It is much more than just people management. It means representing the company in front of the team, interpreting and translating high-level strategy into something digestible and actionable by the team. It spans everything from designing team structures and architecting complex software, to setting stretch goals and pushing everybody to reach for the stars.

Finally, it is also about playing the right cards at the right time, and making hard decisions in the face of uncertainty. You are the captain of a ship navigating uncharted waters, with visibility obscured by the fog of the future. You need to act early and decisively, often without perfect information, guided by an internal compass built on the mission, a deep understanding of the customer, and the technical acumen to move fluidly between the “what” and the “how”.

Every engineering manager is different, just as every athlete’s coach has their own style. The fundamentals and goals are the same, but each navigates the murky waters in their own unique style. We do not insist on one prescribed methodology. What matters is that each manager is equipped, principled, and committed to excellence, and empowered to build their own style in service of the mission.
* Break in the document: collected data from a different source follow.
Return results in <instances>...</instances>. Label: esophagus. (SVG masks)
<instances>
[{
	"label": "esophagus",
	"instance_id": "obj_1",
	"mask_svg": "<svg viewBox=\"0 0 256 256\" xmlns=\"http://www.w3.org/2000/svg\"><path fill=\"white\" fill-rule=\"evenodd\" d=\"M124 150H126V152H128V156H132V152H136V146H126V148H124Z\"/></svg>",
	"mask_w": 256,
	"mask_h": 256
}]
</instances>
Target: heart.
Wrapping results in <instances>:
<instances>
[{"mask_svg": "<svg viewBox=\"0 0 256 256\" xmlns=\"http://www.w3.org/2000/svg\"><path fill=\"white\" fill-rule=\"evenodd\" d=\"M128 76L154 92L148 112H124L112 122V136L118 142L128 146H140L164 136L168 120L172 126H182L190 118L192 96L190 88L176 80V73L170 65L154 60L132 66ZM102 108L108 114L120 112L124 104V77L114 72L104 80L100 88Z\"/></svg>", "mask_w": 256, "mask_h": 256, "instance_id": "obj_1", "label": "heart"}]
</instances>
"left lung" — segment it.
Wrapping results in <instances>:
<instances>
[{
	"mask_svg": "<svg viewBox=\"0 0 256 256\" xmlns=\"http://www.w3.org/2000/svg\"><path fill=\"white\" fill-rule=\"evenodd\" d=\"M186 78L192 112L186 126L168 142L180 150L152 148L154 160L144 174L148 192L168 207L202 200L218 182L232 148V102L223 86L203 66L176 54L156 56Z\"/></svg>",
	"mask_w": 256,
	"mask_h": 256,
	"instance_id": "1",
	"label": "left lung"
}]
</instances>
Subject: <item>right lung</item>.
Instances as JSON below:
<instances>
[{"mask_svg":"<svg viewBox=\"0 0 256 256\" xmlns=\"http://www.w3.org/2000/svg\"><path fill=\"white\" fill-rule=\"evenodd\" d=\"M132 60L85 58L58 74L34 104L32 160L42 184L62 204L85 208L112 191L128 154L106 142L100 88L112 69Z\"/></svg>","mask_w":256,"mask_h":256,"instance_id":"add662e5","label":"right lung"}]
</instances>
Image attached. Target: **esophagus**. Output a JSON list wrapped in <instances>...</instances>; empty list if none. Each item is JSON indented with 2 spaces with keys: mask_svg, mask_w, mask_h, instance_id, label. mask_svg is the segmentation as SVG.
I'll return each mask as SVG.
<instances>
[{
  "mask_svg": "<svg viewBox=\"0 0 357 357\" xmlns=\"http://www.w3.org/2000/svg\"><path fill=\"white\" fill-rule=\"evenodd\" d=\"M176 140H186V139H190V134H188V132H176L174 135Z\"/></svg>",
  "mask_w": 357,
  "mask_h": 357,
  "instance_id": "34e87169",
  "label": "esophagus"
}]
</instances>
Management as a discipline

Notable literature

Every great engineering manager’s personal style is built on the foundational work of those who came before them. Just as a great coach studies historical plays of the sport, every manager learns from the giants of management science. Anybody who has been to business school has likely studied Peter Drucker, Andy Grove, or Jim Collins just to name a few. Drucker established management as a discipline, introducing ideas such as MBO and emphasizing effectiveness over activity. Grove built on that foundation with a focus on disciplined execution and created the OKR framework. Jim Collins identified traits of great long-lasting companies through extensive historical research.

In Japan, the founder of Panasonic Konosuke Matsushita emphasized building people, not products, while Kazuo Inamori, founder of Kyocera and KDDI, introduced management based on moral philosophy, and employee happiness. Toyota’s TPS (Toyota Production System) is “based on the philosophy of achieving the complete elimination of waste in pursuit of the most efficient methods”, and is said to have been inspired by W. Edwards Deming’s work on quality management and continuous improvement.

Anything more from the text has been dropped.